Using Skype for Video Conferences
To facilitate joint sessions, with the help of Skype and my webcam we have been able to conduct our mediation sessions via video teleconference, so that all the parties can see each other. The call clarity is quite good, and although the video is sometimes a little out of phase or jerky, and even freezes occasionally, in general it works pretty well. The best thing, of course, is that it is free!
We have found two small inconveniences - one is that the webcam does not have a very wide “field of vision.” If one of us sits in the foreground, and the other in the background (for example, on the other side of my desk), the one farther away from the camera really cannot be seen very well at all. So the husband and I have to sit fairly close to each other to both be seen on camera. At this point, Skype does not support three-way video conferences (although several parties may have a teleconference with voice only).
The other is that the microphone built-in to the webcam does not have enough fidelity to capture both of our voices very well. So we are forced to use a separate mini-microphone and pass it back and forth between each other, depending on who is speaking.
Using Google Docs for Visual Aids
We also found that trying to keep a flip chart visible and readable in camera range was not really practical. So we have been using googledocs (http://docs.google.com
) to keep track of issues and resolutions. Googledocs really is a marvelous tool. Again, signing up for an account is free. Once you have an account, you can upload a word processing document or spreadsheet, and it will be converted into googledocs format. You can then allow others to view or edit the document over the internet by sending them a link to their e-mail address.

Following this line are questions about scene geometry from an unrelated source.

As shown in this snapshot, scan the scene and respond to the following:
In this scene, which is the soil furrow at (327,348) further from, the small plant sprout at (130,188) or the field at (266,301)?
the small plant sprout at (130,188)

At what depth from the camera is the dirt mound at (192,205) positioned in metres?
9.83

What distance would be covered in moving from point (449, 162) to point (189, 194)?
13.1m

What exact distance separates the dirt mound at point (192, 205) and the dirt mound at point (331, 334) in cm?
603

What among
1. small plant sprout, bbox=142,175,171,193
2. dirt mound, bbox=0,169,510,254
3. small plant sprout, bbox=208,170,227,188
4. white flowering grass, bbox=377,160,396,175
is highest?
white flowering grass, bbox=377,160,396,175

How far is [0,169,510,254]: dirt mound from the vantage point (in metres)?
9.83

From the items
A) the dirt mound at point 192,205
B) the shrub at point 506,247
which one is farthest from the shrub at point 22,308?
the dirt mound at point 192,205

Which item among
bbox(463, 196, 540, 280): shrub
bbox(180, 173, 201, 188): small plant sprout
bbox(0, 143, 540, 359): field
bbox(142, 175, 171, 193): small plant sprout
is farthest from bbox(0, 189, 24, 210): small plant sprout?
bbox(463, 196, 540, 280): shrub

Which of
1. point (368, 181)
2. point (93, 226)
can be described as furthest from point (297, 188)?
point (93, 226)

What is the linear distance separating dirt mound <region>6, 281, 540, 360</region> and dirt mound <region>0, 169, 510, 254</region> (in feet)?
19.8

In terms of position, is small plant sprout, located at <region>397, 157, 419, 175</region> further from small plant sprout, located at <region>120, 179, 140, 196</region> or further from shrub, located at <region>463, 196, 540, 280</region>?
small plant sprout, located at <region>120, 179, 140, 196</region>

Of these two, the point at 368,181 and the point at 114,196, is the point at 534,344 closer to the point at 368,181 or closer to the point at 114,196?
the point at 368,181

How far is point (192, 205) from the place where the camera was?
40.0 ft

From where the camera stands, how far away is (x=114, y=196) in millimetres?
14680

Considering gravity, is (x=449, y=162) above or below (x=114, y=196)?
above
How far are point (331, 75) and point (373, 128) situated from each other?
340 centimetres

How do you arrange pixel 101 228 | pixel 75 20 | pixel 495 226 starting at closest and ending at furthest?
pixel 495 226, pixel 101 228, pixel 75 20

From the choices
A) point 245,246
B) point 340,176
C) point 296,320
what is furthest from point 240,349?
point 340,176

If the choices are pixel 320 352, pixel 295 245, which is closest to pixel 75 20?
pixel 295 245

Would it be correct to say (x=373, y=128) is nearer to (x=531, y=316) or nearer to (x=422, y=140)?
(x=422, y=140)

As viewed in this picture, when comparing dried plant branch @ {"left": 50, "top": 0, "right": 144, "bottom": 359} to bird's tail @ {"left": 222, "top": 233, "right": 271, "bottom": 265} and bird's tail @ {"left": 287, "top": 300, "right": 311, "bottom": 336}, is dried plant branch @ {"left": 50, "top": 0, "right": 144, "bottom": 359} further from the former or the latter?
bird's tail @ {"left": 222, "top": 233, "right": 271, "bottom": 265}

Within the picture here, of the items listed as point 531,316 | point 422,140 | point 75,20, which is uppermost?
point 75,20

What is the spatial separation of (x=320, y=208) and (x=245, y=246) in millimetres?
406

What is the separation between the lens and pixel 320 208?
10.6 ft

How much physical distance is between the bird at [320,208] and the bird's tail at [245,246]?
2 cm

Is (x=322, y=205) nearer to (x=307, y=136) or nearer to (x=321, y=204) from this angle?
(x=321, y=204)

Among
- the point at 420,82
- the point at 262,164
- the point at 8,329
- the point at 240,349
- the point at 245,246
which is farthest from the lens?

The fabulous thing about editing a googledocs document is that it updates itself in real time while it is on everyone’s screen. So if text or data is inserted into the document by one party, it shows up after only a few seconds’ delay on everyone else’s screen who is viewing the document. Agreements on particular issues can immediately be recorded so that everyone has the ability to keep it in front of them during the negotiation.

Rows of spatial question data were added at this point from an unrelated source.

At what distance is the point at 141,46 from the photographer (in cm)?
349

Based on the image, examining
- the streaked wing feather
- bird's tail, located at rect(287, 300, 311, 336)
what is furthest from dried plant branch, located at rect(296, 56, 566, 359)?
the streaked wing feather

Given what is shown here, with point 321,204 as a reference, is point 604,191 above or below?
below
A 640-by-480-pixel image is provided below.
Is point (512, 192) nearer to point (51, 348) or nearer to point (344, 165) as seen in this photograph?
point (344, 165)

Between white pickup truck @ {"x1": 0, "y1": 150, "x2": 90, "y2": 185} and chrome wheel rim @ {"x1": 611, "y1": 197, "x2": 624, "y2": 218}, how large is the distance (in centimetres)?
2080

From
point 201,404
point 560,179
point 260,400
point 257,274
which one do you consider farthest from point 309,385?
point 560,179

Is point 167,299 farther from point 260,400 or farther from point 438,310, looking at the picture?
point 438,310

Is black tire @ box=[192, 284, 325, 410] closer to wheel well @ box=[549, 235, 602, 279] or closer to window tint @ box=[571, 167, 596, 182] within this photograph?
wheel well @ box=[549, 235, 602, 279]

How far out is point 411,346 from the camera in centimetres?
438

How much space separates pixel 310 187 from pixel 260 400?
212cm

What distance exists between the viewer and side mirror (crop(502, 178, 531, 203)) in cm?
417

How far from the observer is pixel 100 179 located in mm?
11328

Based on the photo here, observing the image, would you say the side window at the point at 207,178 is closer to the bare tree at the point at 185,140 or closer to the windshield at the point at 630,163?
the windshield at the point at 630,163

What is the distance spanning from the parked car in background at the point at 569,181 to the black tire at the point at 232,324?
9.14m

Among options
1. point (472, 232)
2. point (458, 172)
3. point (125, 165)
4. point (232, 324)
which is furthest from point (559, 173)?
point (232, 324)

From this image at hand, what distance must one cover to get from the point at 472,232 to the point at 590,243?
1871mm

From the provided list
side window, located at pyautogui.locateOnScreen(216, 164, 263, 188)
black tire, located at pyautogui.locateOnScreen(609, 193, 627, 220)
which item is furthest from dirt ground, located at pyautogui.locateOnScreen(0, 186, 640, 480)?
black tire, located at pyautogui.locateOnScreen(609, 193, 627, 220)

We found that by minimizing the video image into one corner of the computer screen - and by using the zoom feature of the spreadsheet we were using to compress the spreadsheet we were working on - we were able to both see each other and the data we were working on at the same time.
Needless to say, even the best of technology cannot substitute for a face-to-face meeting. But when that is not practical or feasible, the tools available can at least provide “the next best thing to being there”!